CS SEMINAR

Scalable SPARQL Querying using Path Partitioning

Speaker
Associate Professor Yongluan Zhou
Department of Mathematics and Computer Science
University of Southern Denmark

Chaired by
Dr TAN Kian Lee, Tan Sri Runme Shaw Senior Professor, School of Computing
tankl@comp.nus.edu.sg

13 Aug 2015 Thursday, 02:00 PM to 03:30 PM

MR1, COM1-03-19

Abstract:

The emerging need for conducting complex analysis over big RDF datasets calls for scale-out solutions to process big RDF datasets. Queries over RDF data often involve complex self-joins, which would be very expensive to run if the data are not carefully partitioned across the cluster and hence distributed joins over massive amount of data are necessary.

Existing RDF data partitioning methods can nicely localize simple queries but still need to resort to expensive distributed joins for more complex queries. In this paper, we propose a new data partitioning approach that makes use of the rich structural information in RDF datasets and minimizes the amount of data that have to be joined across different computing nodes. We conduct an extensive experimental study using two popular RDF benchmark data and one real RDF dataset that contain up to billions of RDF triples. The results indicate that our approach can produce a balanced and low redundant data partitioning scheme that can avoid or largely reduce the cost of distributed joins even for very complicated queries.

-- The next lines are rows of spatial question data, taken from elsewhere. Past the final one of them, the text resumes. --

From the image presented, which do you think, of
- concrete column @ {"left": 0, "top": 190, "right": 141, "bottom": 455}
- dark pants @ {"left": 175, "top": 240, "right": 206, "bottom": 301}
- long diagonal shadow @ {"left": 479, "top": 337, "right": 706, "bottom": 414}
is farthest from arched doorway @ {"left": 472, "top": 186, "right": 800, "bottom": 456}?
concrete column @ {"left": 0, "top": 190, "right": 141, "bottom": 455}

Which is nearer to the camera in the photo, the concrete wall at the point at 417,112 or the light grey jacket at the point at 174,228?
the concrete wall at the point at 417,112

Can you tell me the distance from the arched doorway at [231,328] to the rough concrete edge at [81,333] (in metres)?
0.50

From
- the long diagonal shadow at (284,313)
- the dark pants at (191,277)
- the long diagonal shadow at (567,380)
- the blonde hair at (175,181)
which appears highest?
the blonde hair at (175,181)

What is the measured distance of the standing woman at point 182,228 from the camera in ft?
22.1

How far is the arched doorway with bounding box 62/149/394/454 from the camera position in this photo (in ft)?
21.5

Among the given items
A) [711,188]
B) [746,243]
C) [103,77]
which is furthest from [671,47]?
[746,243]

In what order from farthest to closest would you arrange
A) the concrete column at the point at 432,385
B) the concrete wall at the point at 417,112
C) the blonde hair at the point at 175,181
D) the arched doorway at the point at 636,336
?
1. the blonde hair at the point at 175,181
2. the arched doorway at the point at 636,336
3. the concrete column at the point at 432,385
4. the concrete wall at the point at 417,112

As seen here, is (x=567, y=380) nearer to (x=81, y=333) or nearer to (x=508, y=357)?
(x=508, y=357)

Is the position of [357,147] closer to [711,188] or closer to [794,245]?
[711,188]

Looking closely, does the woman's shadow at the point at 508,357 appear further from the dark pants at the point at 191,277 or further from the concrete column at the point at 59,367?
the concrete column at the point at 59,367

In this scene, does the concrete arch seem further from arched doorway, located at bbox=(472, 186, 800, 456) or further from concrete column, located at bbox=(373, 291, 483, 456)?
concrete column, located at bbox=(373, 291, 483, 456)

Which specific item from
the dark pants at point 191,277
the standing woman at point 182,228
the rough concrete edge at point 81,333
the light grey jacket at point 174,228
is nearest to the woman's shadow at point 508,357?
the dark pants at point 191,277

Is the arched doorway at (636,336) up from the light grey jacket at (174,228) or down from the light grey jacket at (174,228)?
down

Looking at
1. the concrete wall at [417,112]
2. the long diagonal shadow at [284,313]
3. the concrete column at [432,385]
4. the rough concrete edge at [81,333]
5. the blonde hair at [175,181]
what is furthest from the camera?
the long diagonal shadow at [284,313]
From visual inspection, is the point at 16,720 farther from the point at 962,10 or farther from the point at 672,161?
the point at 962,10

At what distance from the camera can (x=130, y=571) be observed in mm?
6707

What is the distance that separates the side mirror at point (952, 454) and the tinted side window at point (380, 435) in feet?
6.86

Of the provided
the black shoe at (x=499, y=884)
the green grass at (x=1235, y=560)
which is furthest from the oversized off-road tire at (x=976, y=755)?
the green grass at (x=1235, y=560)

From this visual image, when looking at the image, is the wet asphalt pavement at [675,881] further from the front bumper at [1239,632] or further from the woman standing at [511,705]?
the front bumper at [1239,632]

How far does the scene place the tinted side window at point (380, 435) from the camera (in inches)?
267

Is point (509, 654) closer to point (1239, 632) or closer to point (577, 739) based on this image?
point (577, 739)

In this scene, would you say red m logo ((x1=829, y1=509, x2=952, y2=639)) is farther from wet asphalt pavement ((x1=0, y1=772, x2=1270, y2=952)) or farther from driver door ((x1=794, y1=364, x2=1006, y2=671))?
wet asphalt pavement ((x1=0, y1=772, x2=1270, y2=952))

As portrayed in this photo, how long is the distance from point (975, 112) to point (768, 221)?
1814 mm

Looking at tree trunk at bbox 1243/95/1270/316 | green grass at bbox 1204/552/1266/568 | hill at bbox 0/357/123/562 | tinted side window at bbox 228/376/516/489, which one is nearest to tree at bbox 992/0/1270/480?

In terms of query execution time, our approach can outperform the state-of-the-art methods by orders of magnitude.


Biodata:

Yongluan Zhou is an Associate Professor in the Department of Mathematics and Computer Science at SDU. Before joining SDU, he had been working at EPFL as a postdoctoral researcher. He obtained his PhD in Computer Science at National University of Singapore. His research interests span across database systems and distributed systems, especially in the area of query processing and optimization and data stream management.